Поль смотрел на меня мгновение, затем встал и сошел вниз к краю воды. Я видела, как он стоял там и просто сбивал ногой камни в воду, раздумывая, осмысливая, принимая то, что я рассказала. Я знала, что в его сердце происходит такое же волнение, как и когда-то в моем, такая же путаница кружилась и в его голове. Он вновь, более резко, тряхнул головой и повернулся ко мне:
– У нас есть все фотографии, снимки моей матери, когда она была беременна мной, мои снимки сразу же после рождения и…
– Ложь, – отрезала я. – Все используют обман, чтобы спрятать грехи.
– Нет, ты не права.
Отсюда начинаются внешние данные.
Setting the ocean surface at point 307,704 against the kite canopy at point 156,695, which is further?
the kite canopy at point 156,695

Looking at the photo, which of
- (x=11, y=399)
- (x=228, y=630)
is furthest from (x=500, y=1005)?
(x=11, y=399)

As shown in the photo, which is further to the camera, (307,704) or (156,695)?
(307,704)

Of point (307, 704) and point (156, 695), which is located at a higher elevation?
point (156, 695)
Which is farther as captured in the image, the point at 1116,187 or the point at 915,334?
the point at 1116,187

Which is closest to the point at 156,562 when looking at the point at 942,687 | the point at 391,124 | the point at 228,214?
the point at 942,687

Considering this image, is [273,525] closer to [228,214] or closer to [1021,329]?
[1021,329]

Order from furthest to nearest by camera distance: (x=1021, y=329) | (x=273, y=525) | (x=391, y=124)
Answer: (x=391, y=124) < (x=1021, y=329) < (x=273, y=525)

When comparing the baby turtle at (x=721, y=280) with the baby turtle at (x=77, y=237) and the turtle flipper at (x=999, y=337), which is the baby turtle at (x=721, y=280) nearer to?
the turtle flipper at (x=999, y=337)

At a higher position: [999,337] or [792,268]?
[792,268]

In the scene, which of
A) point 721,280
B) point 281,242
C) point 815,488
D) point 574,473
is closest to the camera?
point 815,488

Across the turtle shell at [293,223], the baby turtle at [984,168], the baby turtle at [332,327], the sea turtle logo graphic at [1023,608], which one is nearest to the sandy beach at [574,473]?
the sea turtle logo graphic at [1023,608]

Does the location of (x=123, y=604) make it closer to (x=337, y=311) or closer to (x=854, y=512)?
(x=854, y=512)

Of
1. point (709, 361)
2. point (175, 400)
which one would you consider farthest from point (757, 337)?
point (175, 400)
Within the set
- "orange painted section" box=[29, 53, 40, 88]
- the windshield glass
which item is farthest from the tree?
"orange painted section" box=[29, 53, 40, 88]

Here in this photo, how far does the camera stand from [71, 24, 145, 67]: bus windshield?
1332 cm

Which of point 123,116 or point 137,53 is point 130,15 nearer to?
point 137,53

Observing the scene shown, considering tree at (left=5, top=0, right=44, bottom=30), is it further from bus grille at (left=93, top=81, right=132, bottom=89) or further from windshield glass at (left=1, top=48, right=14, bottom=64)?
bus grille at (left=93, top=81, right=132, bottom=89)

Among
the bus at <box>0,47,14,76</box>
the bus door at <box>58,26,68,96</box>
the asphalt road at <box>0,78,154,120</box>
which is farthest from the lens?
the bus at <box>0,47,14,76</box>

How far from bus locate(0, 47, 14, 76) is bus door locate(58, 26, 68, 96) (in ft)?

Это все ужасная, глупая ошибка, разве ты не видишь? – Поль сжал руки в кулаки. – И нас заставляют страдать из-за нее. Я уверен, это не может быть правдой, – кивнул он, стараясь убедить себя. – Я уверен, – произнес он и возвратился ко мне.
– Бабушка Катрин не солгала бы мне, Поль.
– Нет, твоя бабушка не солгала бы тебе, но, может, она думала, что, рассказав эту историю, сумеет помешать тебе общаться со мной, и это будет хорошо, ведь моя семья подняла бы такой шум. И ты и я, конечно, пострадали бы. В этом все дело, – сказал Поль, успокоенный своей теорией. – Я докажу это тебе. Не знаю как, но докажу, и тогда… тогда мы будем вместе, как и мечтали.
– О Поль, как бы мне хотелось, чтобы ты был прав, – проговорила я.
– Я прав, – убежденно сказал он. – Вот увидишь. И меня изобьют еще на одном вечере танцев, – добавил он, смеясь. Я улыбнулась, но отвернула лицо.
– А как насчет Сюзетт? – спросила я.
– Я не люблю ее. И никогда не любил. Мне нужно было просто, чтобы ты…
– Чтобы заставить меня ревновать? – спросила я и быстро взглянула на него.